I came across people passing data objects as:
declaration:
DataObject * data = 0;
calling it as:
SomeMethod( data );
definition of Somethod:
void SomeMethod(SomeObject * & object)
My obvious question is, when and why do you have to do this (& *)? Is it passing the pointer as reference?
Is it passing the pointer as reference?
Yes, that's exactly what it is doing.
This is useful if you want to modify the pointer itself, rather than the data it is pointing to. Remember that C++ passes by value, so if you pass SomeObject*, you are passing a copy of the pointer to SomeObject.
Obviously if you want to modify the pointer's value (vs the pointee). The alternative would be a pointer to pointer.
For example, SomeMethod might allocate the object and now the caller has the pointer modified to point to that.
void foo(Bar*& p)
{
p = new Bar(...);
...
}
Yes, exactly!
So, not only can your function SomeMethod refer to the same data as the caller, but it can actually change what the caller points to!
int main() {
SomeObject* data = new SomeObject(1);
cout << data << " -> " << *data; // "0xfffee314 -> 1"
SomeMethod(data);
cout << data << " -> " << *data; // "0xeee32435 -> 2"
}
void SomeMethod(SomeObject*& object) {
delete object;
object = new SomeObject(2);
}
It is passing the pointer as a reference. This is necessary if you intend to modify the pointer that you are passing to the function. For example:
void change(int *ptr)
{
ptr = new int;
*ptr = 5;
}
void change2(int *&ptr)
{
ptr = new int;
*ptr = 5;
}
int a = 4;
int *p = &a;
cout << *p << endl;
change(p);
cout << *p << endl;
change2(p);
cout << *p << endl;
This will output:
4
4
5
Edit: in addition to this, change() is leaking memory.
Consider the following C function:
void giveme(char **p) {
*p = "Hello, World!";
}
Which gives you a string. If we were giving the string as a return value, we would have used just a pointer-to-char: char *giveme(), but since we use an out parameter we must have a pointer to whatever it is we want to return. In this case a pointer to a pointer to char.
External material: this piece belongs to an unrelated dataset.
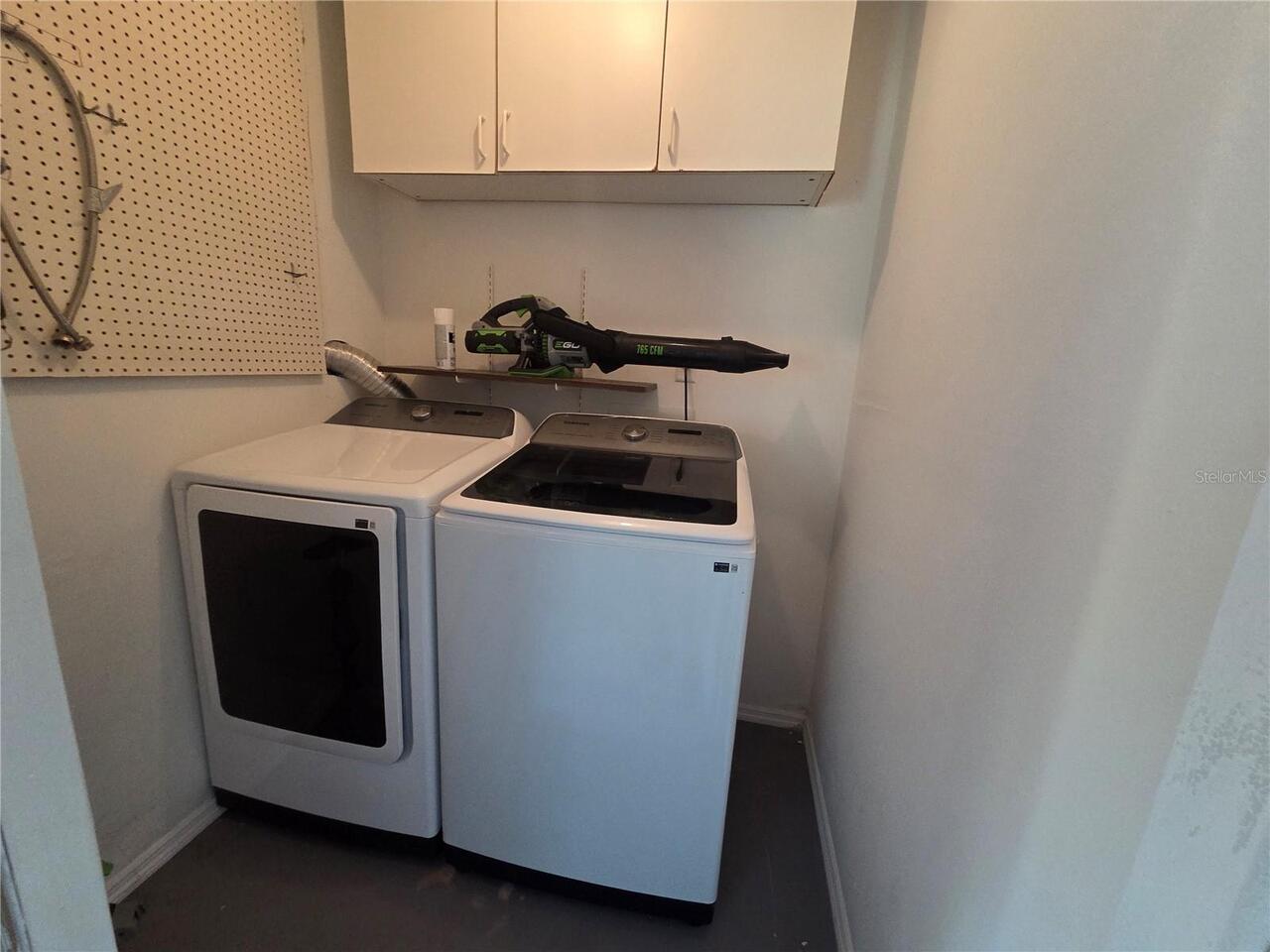 Listing Photo 22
One case where you'd meet such code is COM, where the basic function QueryInterface is defined as:
HRESULT QueryInterface(
[in] REFIID riid,
[out] void **ppvObject
);
In the following code we want get an IUnknown somehow, and want to set the pointer pWhatever to point to the IWhatever interface of our object. We call QueryInterface the following way:
IUnknown *pUnk = getIUnknownFromWherever();
IWhatever *pWhatever = NULL;
HRESULT hr;
hr = pUnk->QueryInterface(IID_IWHATEVER, &pWhatever);
Since we want QueryInterface to change the pointer, rather than the pointee (the object it point to) we need to give it the address of the pointer.
Now, the whole point of C++ references is to make life easier in some common scenarios when pointers are used in C. One of them is out parameters. So, the previous two code fragments in C++ could have been:
// Assume IUnknown::QueryInterface was defined as:
HRESULT QueryInterface(
[in] REFIID riid,
[out] void *&ppvObject
);
// Now using it could have been somewhat less verbose
// and error prone thanks to references:
IUnknown *pUnk = getIUnknownFromWherever();
IWhatever *pWhatever = NULL;
HRESULT hr;
hr = pUnk->QueryInterface(IID_IWHATEVER, pWhatever);
// We're not passing pWhatever, but rather a reference to
// it - but since it's a C++ reference rather than a pointer,
// we don't need to explicitly use the address-of(&) operator
And that's it. The point of passing a pointer as reference is basically the same as passing any parameter as non-const reference - have the callee change it. Here we want a pointer (rather than an int or a double) changed so we pass a reference to a pointer.